Barnes' Notes on the Bible
Burned ... poured ... did - Or, burn ... pour ... do.
To worship her - Rather, to represent her image. The cakes Jeremiah 7:18 were made in the shape of a crescent to represent the moon.
Our men - i. e., our husbands (margin). They had the authority of their husbands for what they were doing. Jeremiah must leave them alone, and discuss the matter with those who alone had the right to interfere.
Clarke's Notes on the Bible
Verse Jeremiah 44:19. And when we burned incense to the queen of heaven — The MOON seems to have been called מלכת melecheth, as the SUN was called מלך molech. The Hindoos pour out water to the sun thrice a day; and to the moon whenever they worship her.
The idolatrous worship of these people was a sort of imitation of the worship of the true God; only sacrifice was not common in it. The factious women here tell us in what it consisted.

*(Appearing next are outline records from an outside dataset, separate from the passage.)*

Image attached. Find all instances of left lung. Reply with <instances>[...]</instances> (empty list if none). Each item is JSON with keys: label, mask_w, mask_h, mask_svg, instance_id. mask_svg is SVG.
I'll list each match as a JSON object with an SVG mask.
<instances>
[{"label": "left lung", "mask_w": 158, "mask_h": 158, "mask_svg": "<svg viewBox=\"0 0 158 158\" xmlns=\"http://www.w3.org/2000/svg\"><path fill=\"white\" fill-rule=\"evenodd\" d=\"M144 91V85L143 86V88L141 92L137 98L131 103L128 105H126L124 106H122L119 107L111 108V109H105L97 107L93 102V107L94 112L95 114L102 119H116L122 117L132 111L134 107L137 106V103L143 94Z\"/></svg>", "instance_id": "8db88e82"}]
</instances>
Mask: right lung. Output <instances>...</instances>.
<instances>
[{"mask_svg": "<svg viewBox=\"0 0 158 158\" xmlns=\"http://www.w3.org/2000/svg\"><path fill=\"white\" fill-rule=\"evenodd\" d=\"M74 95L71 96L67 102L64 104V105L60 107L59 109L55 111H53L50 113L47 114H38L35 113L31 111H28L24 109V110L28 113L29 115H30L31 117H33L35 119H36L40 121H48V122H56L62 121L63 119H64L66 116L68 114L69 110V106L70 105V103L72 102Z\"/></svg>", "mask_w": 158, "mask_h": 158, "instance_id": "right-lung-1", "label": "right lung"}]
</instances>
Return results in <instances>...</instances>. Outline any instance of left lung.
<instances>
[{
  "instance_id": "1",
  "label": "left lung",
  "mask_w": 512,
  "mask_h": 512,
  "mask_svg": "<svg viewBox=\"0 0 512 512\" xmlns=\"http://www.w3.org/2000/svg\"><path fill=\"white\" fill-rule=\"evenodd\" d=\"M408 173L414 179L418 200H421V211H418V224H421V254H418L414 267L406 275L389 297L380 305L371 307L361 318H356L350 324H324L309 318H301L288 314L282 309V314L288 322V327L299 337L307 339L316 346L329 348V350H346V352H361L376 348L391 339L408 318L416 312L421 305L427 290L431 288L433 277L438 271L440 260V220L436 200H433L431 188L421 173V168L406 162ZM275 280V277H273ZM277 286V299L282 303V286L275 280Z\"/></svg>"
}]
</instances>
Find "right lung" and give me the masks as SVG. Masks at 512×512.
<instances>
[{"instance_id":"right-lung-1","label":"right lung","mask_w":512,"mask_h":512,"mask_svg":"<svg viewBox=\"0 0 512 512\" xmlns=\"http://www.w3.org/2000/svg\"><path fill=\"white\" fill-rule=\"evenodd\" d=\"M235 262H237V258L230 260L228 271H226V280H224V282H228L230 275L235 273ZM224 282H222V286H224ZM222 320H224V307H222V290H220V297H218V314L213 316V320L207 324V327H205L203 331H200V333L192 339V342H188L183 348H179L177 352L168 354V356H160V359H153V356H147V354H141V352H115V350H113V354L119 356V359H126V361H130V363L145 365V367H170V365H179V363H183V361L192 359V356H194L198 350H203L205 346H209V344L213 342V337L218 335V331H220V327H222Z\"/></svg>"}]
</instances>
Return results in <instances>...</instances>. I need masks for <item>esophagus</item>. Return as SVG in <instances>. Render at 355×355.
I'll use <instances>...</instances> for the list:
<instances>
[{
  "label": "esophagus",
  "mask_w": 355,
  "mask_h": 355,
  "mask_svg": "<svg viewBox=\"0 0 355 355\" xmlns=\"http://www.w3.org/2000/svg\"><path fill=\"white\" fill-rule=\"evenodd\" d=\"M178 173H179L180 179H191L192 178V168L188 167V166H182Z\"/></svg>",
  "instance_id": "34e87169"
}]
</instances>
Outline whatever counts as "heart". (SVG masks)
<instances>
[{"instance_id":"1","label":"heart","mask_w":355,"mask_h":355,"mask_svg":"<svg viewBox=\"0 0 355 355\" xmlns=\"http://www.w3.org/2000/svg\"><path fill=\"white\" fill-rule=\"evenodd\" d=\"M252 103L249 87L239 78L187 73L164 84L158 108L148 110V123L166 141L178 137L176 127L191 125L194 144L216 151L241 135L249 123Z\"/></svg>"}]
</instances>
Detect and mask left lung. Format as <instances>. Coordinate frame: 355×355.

1. They burnt incense to the moon, and perhaps to the sun and the planets.
2. They poured out libations to her.
3. They made and consecrated cakes to her.
All these were prescribed in the worship of the true GOD. See, among others, Exodus 29:23, c. Leviticus 2:4; Leviticus 23:16; and Numbers 6:15. And the women vindicate their conduct by asserting that they did all this by the consent of their husbands: "Did we worship her without our men?"